On September 2, 2025, the office of Ellis County and District Attorney Lindy Beaty, the same prosecutor who would later reject the Hood County meme case, issued a rejection letter in Dane's case: "The above-referenced case has been rejected for prosecution at this time." The warrant was recalled, the bond was released, and Dane got his money back.
Clayton and I have received no such letter. One full year after my release, our cases have not been filed. No court date. No news. The charges simply sit there.
In April of this year, Italy police arrested me a second time, this time for disrupting a meeting or procession under Texas Penal Code §42.05, another Class B misdemeanor. The recommended bond was $8,000, the judge upheld it, and I bonded out through a bondsman. That fee never comes back, and that case still has no court date either.
I retained CJ Grisham and Ryan Franceschina of GFA Law to represent me in the matters stemming from my Italy arrests. As of this writing, both matters remain open.
Dane's rejection letter came from the office of Ellis County and District Attorney Lindy Beaty, the same office where my case and Clayton's still sit unfiled. The City of Italy's current attorney, Ann Montgomery of the Messer Fort firm, is herself a former Ellis County District Attorney.
Two Hundred Fifty Years
The document this country celebrates today was, at the moment of its signing, evidence of a crime. The men who put their names on it understood that a death warrant was the likely response to their words. They showed up anyway, and the country they started was built on the idea that it should never work that way again.
Look at how these stories actually ended. Dane's case was rejected by the district attorney. Jennifer's felony died at the grand jury. Otto's citation was dismissed by the city's own municipal judge, who was then removed from her bench. Kolton's charge was discharged by a justice of the peace and rejected by a specially appointed prosecutor. Not one conviction anywhere in this article. The only things still open are the two Italy cases that remain unfiled a year later, my second charge waiting with them, and the federal lawsuits the arrested filed back.
The process was the punishment. The mugshot, the bond money, the social media ban, the night in a cell, and the message all of it sends to the next person thinking about showing up.
I find it hard to feel 250 years of freedom on the first anniversary of bonding out of jail over a chain of events that began when a sitting councilmember grabbed my camera. It is harder still knowing a woman was jailed on a felony warrant over a Facebook post raising real concerns about another town's drinking water. The water everyone already knew was bad became the whole story, and the months of political tension that led to this mess in the first place seemed to get drowned out with it.
I want to be clear about where this comes from. I love this country, today especially.
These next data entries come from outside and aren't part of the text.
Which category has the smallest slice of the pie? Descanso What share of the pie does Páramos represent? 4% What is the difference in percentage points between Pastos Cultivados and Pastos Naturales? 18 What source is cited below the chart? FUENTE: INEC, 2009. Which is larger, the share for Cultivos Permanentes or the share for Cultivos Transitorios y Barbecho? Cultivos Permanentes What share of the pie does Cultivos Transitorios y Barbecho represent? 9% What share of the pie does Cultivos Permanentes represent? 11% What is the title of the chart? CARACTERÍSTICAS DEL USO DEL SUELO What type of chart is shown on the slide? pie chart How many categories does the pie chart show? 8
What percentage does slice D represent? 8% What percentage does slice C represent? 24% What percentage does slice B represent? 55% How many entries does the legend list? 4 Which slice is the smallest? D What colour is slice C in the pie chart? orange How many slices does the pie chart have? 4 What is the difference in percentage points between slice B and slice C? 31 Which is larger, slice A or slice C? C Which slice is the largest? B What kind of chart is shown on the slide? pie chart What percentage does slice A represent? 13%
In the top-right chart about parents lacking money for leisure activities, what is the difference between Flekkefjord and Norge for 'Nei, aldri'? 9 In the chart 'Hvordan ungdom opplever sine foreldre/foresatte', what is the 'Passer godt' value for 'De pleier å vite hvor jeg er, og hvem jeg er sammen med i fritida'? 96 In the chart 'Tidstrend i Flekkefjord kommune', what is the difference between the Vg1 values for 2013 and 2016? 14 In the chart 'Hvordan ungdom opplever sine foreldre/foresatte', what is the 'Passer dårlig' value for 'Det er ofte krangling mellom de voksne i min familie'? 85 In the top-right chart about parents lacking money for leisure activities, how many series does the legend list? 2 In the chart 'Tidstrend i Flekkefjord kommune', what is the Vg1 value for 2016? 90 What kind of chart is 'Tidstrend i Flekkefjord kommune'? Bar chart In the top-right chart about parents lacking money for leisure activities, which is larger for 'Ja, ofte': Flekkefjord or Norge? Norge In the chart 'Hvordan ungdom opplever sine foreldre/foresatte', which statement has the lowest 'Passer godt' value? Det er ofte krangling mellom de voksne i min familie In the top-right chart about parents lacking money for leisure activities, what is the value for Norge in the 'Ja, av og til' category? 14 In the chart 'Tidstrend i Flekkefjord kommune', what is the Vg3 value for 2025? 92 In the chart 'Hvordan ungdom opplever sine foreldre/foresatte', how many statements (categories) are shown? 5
Loving it honestly means looking at what happens in its smallest towns and telling the truth about what I see.
Fifteen years after the signing, the first generation of Americans wrote a promise into their Constitution: the right of the people to speak freely, to assemble peaceably, and "to petition the Government for a redress of grievances."
I wonder what the men who wrote that promise would think of these stories.
While you enjoy the holiday, and I hope you truly do, I would ask you to sit for a moment with the same question I will be carrying through the weekend. Are we truly free when valid public discourse is met with warrants, criminal charges, and financial burden, instead of open conversation?